Text passage:
# # # # #
He pointed out that his hospital one year ago was at 95% ICU capacity, similar to the numbers the hospital is seeing today. "It is completely normal for us to have ICU capacities that run in the 80s and 90s," he said. "That's how all hospitals operate."
He noted that around 25% of ICU patients are COVID-19-positive. But the hospital "[has] many levers in our ability to adjust our ICU," he said, claiming that the hospital capacity regularly reported by the media is "base" capacity rather than surge capacity.
Texas Children's Hospital CEO Mark Wallace added that his facility has "a lot of capacity" ... "There is not a scenario, in my opinion, where the demand for our beds ... would eclipse our capability," he continued. "I cannot imagine that. I just cannot."
There's more at the link.
Sure, the hospitals may be putting the best possible face on it, and things may not be as healthy (you should pardon the expression) as they claim. Nevertheless, the breathless doom-gloom-and-disaster prognostications of the mainstream media should be taken with several large pinches of salt. They appear to be blowing this out of proportion, as usual, to use it as a club with which to beat on President Trump and his administration.
We should not let them get away with that.
There's also the very good question posed by Heather Mac Donald.
Where are the deaths?
The coronavirus doomsayers could not even wait until the fall for the apocalyptic announcements of the dreaded second wave. Because the red states recklessly loosened their lockdowns, we are now told, the US is seeing a dangerous spike in coronavirus cases. ‘EXPERTS SKETCH GLOOMY PICTURE OF VIRUS SPREAD: FAUCI TELLS OF “DISTURBING” WAVE, WITH A VACCINE MONTHS AWAY,’ read the front-page lead headline in the New York Times on Wednesday. ‘VIRUS SPREAD AKIN TO “FOREST FIRE”’ read another front page headline in the Los Angeles Times on Monday, quoting Michael Osterholm, one of the media’s favorite public health experts. Osterholm had told NBC’s Meet the Press: ‘I’m actually of the mind right now — I think this is more like a forest fire. I don’t think that this is going to slow down.’
The ‘this’ is an uptick in daily new cases from 19,002 on June 9 to 38,386 on June 24. The high to date in new daily cases was on April 24 — 39,072. Since April 24, the daily case count started declining, then began rising again after around June 9. What virtually every fear-mongering story on America’s allegedly precarious situation leaves out, however, is the steadily dropping daily death numbers — from a high of 2,693 on April 21 to 808 on June 24.
# # # # #
Work task 1:
Answer these questions from the passage on COVID-19 hospital capacity:
(a) What share of ICU patients are COVID-19-positive?
(b) Who is the CEO of Texas Children's Hospital?
(c) How many daily new cases were there on June 24?
Work task 2:
Decide whether each statement agrees with the passage on COVID-19 hospital capacity, and quote the words that settle it:
(a) One year ago, the hospital was at 95% ICU capacity.
(b) The highest count of daily new cases to date came on June 24.
(c) Daily deaths rose between April 21 and June 24.
Work task 3: Carry on writing the passage on COVID-19 hospital capacity from the point where it ends.
The listing plays no part in what is asked here.
# # # # #
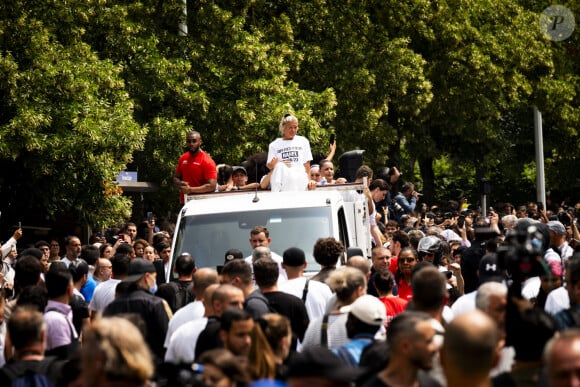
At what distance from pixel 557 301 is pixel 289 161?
6304 millimetres

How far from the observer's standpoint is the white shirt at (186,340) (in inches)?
325

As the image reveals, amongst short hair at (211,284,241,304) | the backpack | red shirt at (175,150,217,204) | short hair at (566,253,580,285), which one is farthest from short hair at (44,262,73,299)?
red shirt at (175,150,217,204)

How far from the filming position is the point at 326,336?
7.93 metres

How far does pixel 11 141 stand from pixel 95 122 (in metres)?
1.60

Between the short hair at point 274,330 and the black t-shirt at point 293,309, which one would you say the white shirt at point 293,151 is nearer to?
the black t-shirt at point 293,309

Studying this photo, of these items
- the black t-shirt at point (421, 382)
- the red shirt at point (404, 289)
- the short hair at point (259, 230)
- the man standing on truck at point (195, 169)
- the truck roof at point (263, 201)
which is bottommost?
the red shirt at point (404, 289)

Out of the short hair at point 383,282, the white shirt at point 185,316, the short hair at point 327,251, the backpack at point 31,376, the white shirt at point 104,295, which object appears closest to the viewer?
the backpack at point 31,376

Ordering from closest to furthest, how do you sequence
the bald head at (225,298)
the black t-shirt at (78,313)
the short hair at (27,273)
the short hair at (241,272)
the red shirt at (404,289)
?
the bald head at (225,298) → the short hair at (241,272) → the short hair at (27,273) → the black t-shirt at (78,313) → the red shirt at (404,289)

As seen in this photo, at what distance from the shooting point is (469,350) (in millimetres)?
5113

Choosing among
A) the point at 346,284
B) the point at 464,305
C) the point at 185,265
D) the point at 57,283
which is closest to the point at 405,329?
the point at 346,284

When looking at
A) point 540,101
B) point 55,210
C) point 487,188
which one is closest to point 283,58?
point 487,188

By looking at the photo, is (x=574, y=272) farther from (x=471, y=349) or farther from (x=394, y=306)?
(x=471, y=349)

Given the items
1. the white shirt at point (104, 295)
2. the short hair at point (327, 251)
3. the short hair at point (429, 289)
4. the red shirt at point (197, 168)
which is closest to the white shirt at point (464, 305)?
the short hair at point (429, 289)

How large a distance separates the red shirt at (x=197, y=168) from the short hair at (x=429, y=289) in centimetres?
861
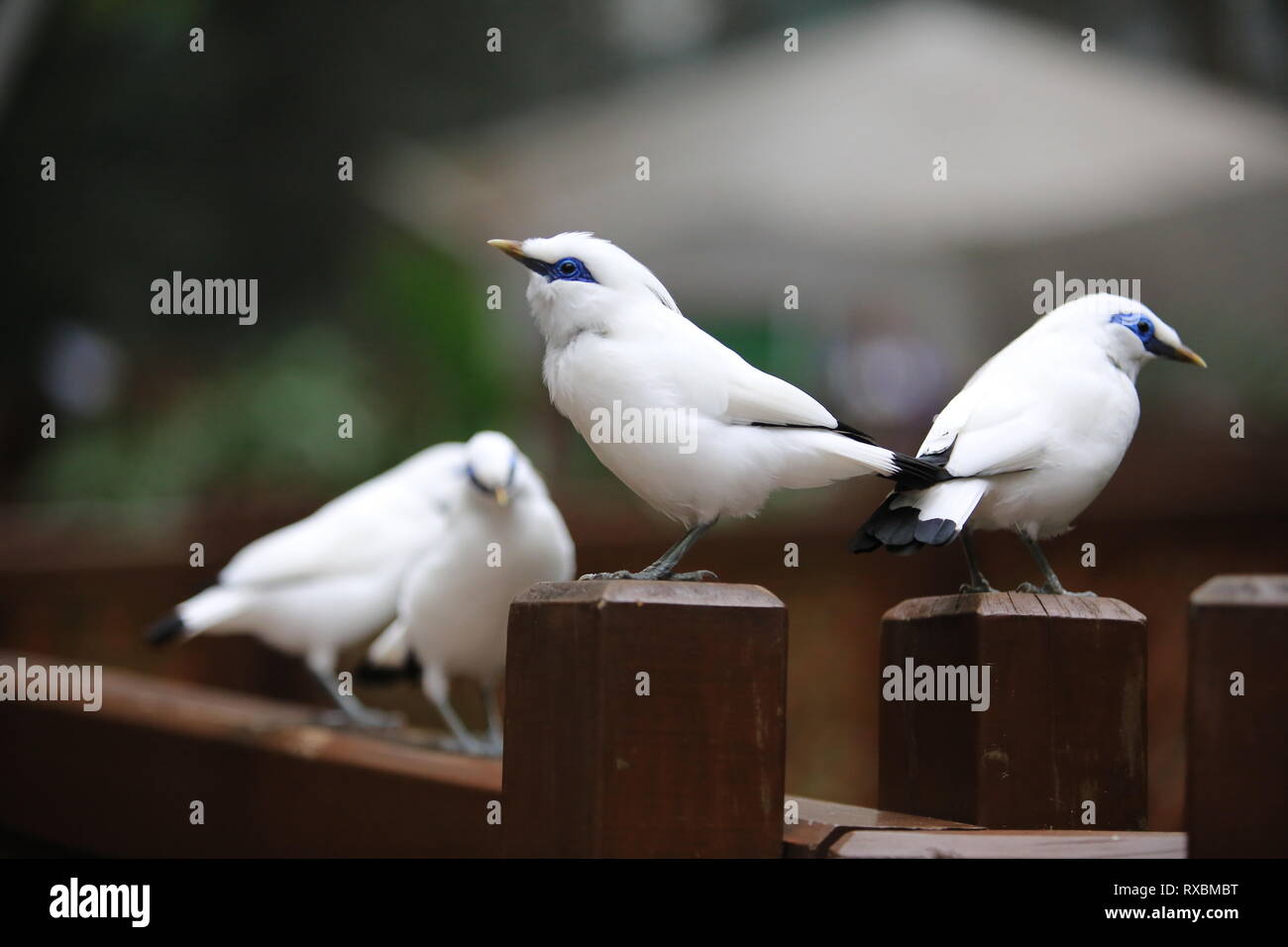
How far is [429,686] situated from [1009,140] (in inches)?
293

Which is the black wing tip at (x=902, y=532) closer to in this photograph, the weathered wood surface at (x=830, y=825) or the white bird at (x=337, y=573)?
the weathered wood surface at (x=830, y=825)

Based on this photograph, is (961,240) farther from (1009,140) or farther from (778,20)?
(778,20)

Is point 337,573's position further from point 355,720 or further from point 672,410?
point 672,410

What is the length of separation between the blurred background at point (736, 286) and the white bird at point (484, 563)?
1469 mm

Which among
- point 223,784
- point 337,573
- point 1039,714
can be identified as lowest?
point 223,784

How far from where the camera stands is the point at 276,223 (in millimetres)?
17938

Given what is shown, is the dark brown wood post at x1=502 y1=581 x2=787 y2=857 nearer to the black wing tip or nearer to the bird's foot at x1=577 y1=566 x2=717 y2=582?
the bird's foot at x1=577 y1=566 x2=717 y2=582

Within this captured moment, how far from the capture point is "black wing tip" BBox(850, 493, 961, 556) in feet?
6.64

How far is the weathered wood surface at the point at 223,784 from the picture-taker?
308 centimetres

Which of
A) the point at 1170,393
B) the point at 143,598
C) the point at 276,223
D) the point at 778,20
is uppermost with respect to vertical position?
the point at 778,20

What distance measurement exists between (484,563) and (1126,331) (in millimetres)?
2006

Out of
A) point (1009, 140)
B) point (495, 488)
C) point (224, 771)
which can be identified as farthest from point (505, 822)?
point (1009, 140)

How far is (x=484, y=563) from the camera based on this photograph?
392cm

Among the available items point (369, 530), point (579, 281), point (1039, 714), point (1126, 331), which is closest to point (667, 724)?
point (1039, 714)
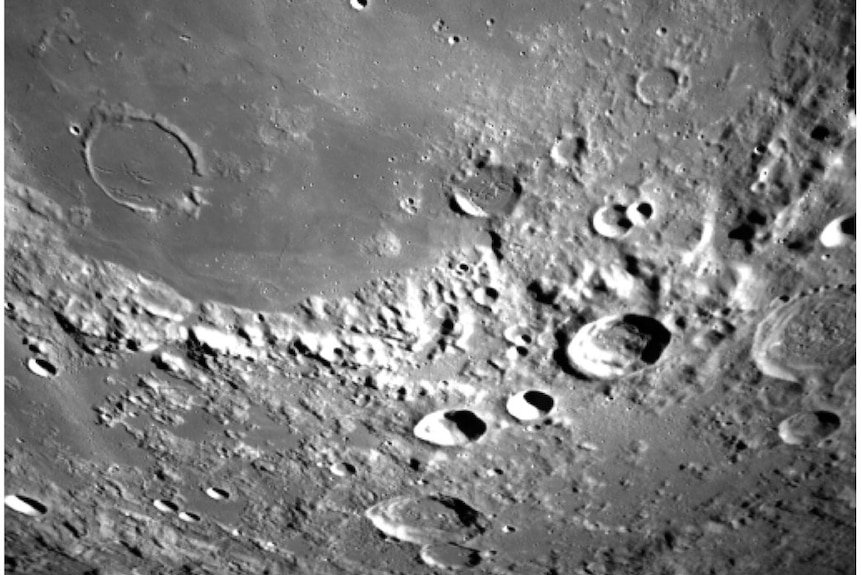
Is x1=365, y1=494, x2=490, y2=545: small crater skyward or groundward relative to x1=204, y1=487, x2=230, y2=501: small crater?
skyward

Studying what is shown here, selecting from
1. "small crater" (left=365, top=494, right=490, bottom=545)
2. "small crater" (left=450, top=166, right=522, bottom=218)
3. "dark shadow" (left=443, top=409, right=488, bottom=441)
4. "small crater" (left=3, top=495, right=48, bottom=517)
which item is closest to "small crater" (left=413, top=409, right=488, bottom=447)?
"dark shadow" (left=443, top=409, right=488, bottom=441)

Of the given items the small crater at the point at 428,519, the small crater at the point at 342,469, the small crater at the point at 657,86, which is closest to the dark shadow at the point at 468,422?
the small crater at the point at 428,519

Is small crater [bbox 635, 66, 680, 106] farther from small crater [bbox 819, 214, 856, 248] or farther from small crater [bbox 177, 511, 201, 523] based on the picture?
small crater [bbox 177, 511, 201, 523]

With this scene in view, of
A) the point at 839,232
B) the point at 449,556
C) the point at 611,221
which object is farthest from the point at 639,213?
the point at 449,556

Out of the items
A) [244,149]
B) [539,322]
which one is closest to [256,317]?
[244,149]

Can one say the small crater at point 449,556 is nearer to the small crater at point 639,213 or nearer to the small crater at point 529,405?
the small crater at point 529,405

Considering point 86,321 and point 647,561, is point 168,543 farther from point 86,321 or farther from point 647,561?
point 647,561
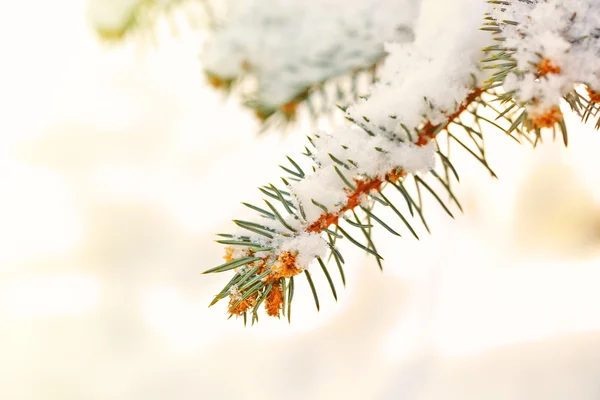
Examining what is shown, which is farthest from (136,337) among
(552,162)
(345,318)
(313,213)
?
(313,213)

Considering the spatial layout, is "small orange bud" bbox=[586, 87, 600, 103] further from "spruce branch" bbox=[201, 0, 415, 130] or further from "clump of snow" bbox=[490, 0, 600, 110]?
"spruce branch" bbox=[201, 0, 415, 130]

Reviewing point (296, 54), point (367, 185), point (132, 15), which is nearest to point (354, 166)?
point (367, 185)

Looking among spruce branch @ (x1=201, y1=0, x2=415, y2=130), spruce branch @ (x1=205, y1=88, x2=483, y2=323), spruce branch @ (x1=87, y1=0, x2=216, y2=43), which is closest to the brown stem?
spruce branch @ (x1=205, y1=88, x2=483, y2=323)

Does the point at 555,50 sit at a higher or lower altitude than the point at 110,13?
lower

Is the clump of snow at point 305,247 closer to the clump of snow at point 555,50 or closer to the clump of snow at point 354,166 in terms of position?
the clump of snow at point 354,166

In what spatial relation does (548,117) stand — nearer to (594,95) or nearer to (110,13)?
(594,95)

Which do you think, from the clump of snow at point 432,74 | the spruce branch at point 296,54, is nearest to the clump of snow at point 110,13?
the spruce branch at point 296,54

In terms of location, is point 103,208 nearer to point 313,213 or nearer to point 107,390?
point 107,390
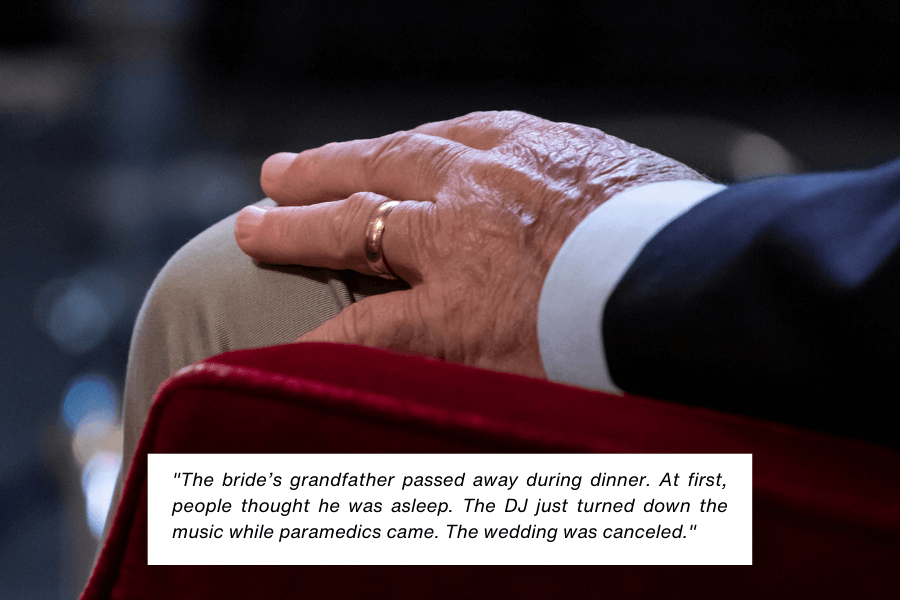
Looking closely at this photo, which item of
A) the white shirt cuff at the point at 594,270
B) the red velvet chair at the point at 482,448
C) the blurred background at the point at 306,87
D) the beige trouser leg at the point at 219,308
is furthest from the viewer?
the blurred background at the point at 306,87

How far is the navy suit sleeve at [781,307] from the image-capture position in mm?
246

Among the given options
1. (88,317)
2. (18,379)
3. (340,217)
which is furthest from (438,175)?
(88,317)

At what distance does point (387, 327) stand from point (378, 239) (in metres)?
0.06

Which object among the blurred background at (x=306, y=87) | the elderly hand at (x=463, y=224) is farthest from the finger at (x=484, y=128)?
the blurred background at (x=306, y=87)

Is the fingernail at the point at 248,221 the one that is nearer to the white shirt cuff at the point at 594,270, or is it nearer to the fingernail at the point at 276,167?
the fingernail at the point at 276,167

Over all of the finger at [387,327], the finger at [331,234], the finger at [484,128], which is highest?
the finger at [484,128]

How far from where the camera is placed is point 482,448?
0.83 ft

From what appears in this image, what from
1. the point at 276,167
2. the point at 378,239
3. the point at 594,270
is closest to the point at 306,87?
the point at 276,167

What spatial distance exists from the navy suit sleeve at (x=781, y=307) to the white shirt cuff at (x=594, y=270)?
0.02 metres

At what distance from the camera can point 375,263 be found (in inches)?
17.5

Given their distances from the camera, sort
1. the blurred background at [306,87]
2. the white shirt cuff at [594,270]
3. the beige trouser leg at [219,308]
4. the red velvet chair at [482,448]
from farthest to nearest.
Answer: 1. the blurred background at [306,87]
2. the beige trouser leg at [219,308]
3. the white shirt cuff at [594,270]
4. the red velvet chair at [482,448]

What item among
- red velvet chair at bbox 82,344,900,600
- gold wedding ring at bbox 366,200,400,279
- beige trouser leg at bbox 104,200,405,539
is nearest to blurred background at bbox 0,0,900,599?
beige trouser leg at bbox 104,200,405,539

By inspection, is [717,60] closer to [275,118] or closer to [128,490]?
[275,118]

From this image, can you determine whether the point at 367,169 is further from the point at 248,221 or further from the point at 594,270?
the point at 594,270
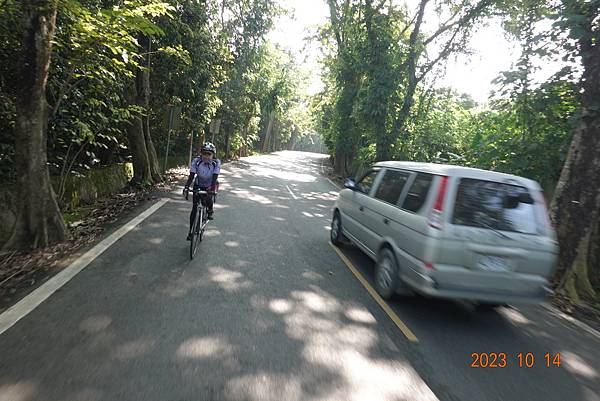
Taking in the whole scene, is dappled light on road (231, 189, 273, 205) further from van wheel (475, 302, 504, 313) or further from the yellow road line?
van wheel (475, 302, 504, 313)

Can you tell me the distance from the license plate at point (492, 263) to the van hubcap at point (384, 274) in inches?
45.0

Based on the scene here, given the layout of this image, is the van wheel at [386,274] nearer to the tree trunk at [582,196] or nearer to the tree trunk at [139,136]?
the tree trunk at [582,196]

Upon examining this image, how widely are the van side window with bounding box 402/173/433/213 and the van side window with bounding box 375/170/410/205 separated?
0.86ft

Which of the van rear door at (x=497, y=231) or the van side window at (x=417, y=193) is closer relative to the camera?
the van rear door at (x=497, y=231)

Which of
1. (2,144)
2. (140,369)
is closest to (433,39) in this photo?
(2,144)

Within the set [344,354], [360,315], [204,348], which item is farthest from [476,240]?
[204,348]

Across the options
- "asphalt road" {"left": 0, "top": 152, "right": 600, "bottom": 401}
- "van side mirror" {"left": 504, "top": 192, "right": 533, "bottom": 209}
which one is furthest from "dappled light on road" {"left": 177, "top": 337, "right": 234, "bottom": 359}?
"van side mirror" {"left": 504, "top": 192, "right": 533, "bottom": 209}

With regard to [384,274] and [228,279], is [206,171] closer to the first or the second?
[228,279]

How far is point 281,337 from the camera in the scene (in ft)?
12.4

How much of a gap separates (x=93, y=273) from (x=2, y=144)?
13.8 feet

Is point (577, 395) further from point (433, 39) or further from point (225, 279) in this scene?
# # # # #
Exercise answer 1:
(a) Around 25%
(b) Mark Wallace
(c) 38,386

Exercise answer 2:
(a) Yes: "his hospital one year ago was at 95% ICU capacity"
(b) No: "The high to date in new daily cases was on April 24 — 39,072."
(c) No: "steadily dropping daily death numbers — from a high of 2,693 on April 21 to 808 on June 24"

Exercise answer 3:
. . .
There are no crises in hospital capacity anywhere in the country. Nursing homes, meat-packing plants, and prisons remain the main sources of new infections. Half the states are seeing cases decline or hold steady. Case counts are affected by more testing; the positive infection rate captured by testing is declining. The current caseload is younger, which is a good thing. The more people who have been infected and who recover, the more herd immunity is created. Meanwhile, daily deaths from heart disease and cancer — about 3,400 a day combined — go ignored in the press.
But the drum beat to halt the still far too tentative reopenings gets louder by the day. It should be resisted. The lockdowns were a mistake the first time around; to reimpose them would be disastrous for any remaining hope of restoring our economy. The damage that has been done to people’s livelihoods and future prosperity will continue to outweigh the damage done by the coronavirus. The only vaccine against poverty and resulting despair is a robust economy.
Again, more at the link.
Basically, as with so many other issues, what we read in the mainstream news media is biased, slanted and untrustworthy. They're working to their own agenda, which is to magnify every problem and minimize every success until the elections, when they hope to eject President Trump from the White House. We need to view their prognostications through that lens - and distrust them entirely.